Interviewed separately at the Democratic State Convention, Chellie Pingree and Mike Michaud gave identical responses to the question of what would it take for the Democrats to triumph in November.
"Turn the economy around," said Pingree, the First District congressional rep.
"If the economy turns around," said Michaud, the Second District congressman.
In the doubtful event the reader hasn't paid attention to the economy, it has not turned around dramatically since it crashed in 2008, especially in employment numbers. At best, things are very slowly improving. On the day Pingree and Michaud were interviewed, June 1, a dismal federal jobs report sent the stock market into a dive.
Their responses to the next question — if the economy doesn't turn around, what's Plan B? — also were similar. They murmured platitudes like "stick to our core principles" (Pingree) and "getting our message out there" (Michaud).
Welcome to the charged-up, take-charge Maine Democratic Party five months from the general election. Or, as State Representative Henry Beck, of Waterville, who introduced Pingree to a meager crowd at the Augusta Civic Center, put it: "I know the people in this room are worried."
Political conventions are ritualistic occasions for party leaders to boost the morale of troops about to be sent into electoral battle. Democratic leaders made a brave effort, but the demoralization at this convention appeared deep. In addition to the economy, there were other causes:
•The chronic depression resulting from the party's loss in 2010 of the governorship and both legislative houses. Senate assistant minority leader Justin Alfond, of Portland, said in a speech that Democratic legislators have been in "survival mode."

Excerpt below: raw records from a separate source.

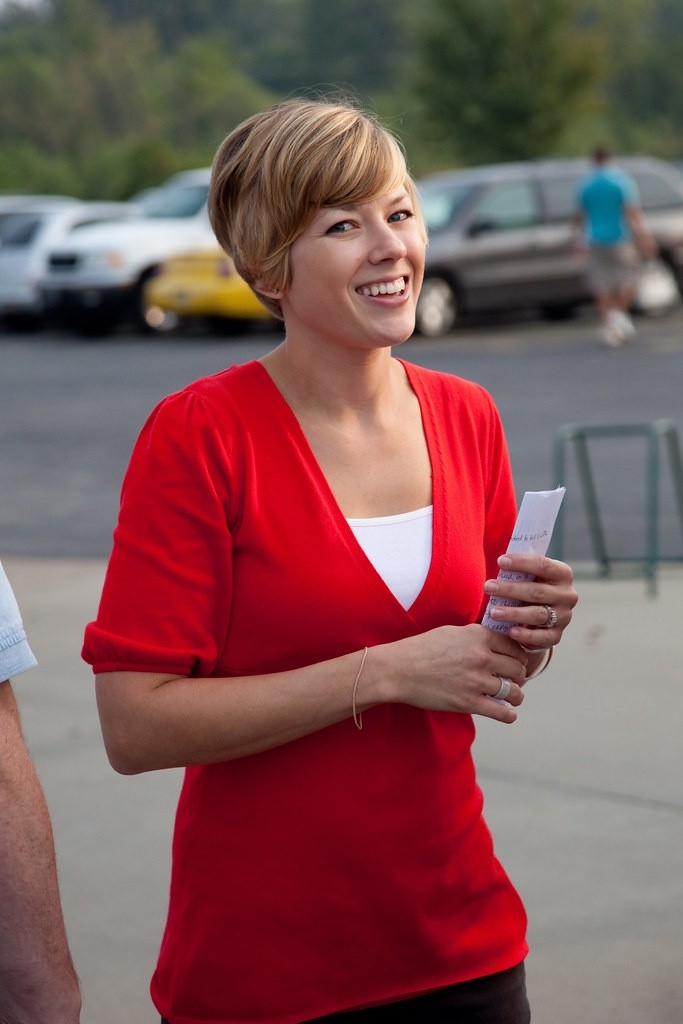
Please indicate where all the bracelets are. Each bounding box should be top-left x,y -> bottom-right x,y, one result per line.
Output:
353,646 -> 368,729
519,643 -> 547,654
524,646 -> 554,681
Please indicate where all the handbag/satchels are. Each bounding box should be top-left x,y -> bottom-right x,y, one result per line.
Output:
634,259 -> 679,317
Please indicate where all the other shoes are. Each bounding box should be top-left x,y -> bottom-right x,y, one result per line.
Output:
597,306 -> 636,350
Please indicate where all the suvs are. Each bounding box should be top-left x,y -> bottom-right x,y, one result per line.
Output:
41,165 -> 230,335
400,150 -> 683,340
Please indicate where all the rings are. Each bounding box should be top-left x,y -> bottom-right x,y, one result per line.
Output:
493,675 -> 512,700
538,603 -> 559,628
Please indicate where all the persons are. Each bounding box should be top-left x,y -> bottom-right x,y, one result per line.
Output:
0,567 -> 84,1024
572,140 -> 655,348
79,95 -> 578,1024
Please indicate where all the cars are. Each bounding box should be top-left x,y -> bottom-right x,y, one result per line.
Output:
140,231 -> 285,340
0,194 -> 130,331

•The Supreme Court's Citizens United decision, allowing corporations to give unlimited money to campaigns. Pingree acknowledged in the interview that Democrats will be outspent.
•Angus King, the popular former governor running for the United States Senate as an independent. Widely expected to win, he has so much support from Democratic voters that the winner among the four Democrats competing in the June 12 primary is not expected to receive much national party money.
The Republican Senate primary winner, however, may be heavily financed by national Republican sources. Even if King doesn't win, convention delegates expressed fears he could attract enough Democratic voters to throw the election to the Republican — just as independent Eliot Cutler did in 2010 when Republican Paul LePage was elected governor with 38 percent of the vote.
Still, in a presidential election year the presidential nominees' coattails or lack of them are crucial for candidates up and down the ticket.
And, as New York Times economics analyst David Leonhardt wrote recently, "unless job growth accelerates substantially," the unemployment issue "will make Mitt Romney, the presumptive Republican nominee, a favorite."
If questions about the economy are "left unanswered," conceded Democratic party chairman Ben Grant, they "will have a negative effect for us."
Moreover, grass-roots passion for President Barack Obama may be low because Democratic activists, who tend to be liberal, feel he hasn't delivered on key issues. Whenever a speaker at the convention mentioned the need for universal, single-payer health insurance — which Obama wouldn't push — it got huge cheers.
Some Democratic politicians even disparaged Obamacare, though they supported it. In her speech, Pingree referred to it as "what little progress we've made." State senator Cynthia Dill, a US Senate primary candidate, said in her remarks, "It's not good enough."